Pourquoi écrire un nouveau livre sur le thème de la mondialisation ? Y a-t-il eu des changements depuis votre dernier ouvrage ?

Joseph E. Stiglitz. Beaucoup de choses ont évolué, comme le nouveau rôle de l’Inde et de la Chine. 2,4 milliards d’habitants se sont intégrés à l’économie mondiale. L’impact est énorme. La perception de la mondialisation a aussi changé. Aujourd’hui, même le FMI reconnaît l’instabilité créée par les marchés de capitaux même si sa politique ne change pas. S’ils reconnaissent, depuis les négociations de l’OMC en 2001 à Doha, que les cycles commerciaux précédents ont nui au développement, les cycles suivants ont toutefois été des échecs. Le commerce international doit changer d’orientation car il est injuste et ne fonctionne pas.

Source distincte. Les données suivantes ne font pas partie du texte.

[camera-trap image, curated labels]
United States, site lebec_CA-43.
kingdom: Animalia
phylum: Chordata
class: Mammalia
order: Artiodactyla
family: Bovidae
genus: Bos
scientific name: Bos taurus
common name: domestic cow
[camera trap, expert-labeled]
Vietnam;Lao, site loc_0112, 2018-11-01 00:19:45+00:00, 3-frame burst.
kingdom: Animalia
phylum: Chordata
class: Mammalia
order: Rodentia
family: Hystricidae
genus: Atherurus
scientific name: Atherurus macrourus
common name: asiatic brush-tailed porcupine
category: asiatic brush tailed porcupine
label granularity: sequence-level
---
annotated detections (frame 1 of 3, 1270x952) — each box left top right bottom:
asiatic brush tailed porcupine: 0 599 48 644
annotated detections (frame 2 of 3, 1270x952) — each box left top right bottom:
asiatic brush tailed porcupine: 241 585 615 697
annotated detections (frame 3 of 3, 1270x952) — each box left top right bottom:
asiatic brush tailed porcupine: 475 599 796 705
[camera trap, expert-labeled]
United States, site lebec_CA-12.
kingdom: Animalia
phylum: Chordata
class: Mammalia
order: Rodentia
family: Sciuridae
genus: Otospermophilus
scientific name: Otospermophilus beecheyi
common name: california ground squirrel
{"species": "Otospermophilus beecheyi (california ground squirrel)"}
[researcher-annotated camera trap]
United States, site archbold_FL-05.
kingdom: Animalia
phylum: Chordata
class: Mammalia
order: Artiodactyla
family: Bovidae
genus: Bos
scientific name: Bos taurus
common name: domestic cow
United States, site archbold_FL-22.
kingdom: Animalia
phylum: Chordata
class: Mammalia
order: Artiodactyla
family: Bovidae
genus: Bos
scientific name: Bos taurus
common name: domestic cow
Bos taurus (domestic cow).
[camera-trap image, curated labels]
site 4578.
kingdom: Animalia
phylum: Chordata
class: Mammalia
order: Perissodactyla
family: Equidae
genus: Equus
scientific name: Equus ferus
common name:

Les fonds d’investissement deviennent très puissants. Ils entrent et sortent très vite du capital des entreprises, créant beaucoup d’instabilité. Ils semblent incontrôlables...

Joseph E. Stiglitz. Nous sommes de nombreux économistes à nous en inquiéter. Le marché financier ne considère que le court terme. On ouvre les pays à des capitaux qui entrent et qui sortent sans contrôle. Certains disent que cela impose une discipline.

Or, pour qu’une discipline soit bonne, elle doit s’inquiéter de la croissance à long terme et non de ceux qui ne pensent qu’aux vingt-quatre prochaines heures. C’est en fait une critique de la libéralisation des marchés financiers.

Quid de l’ownership society (« société de la propriété ») prônée par Bush ?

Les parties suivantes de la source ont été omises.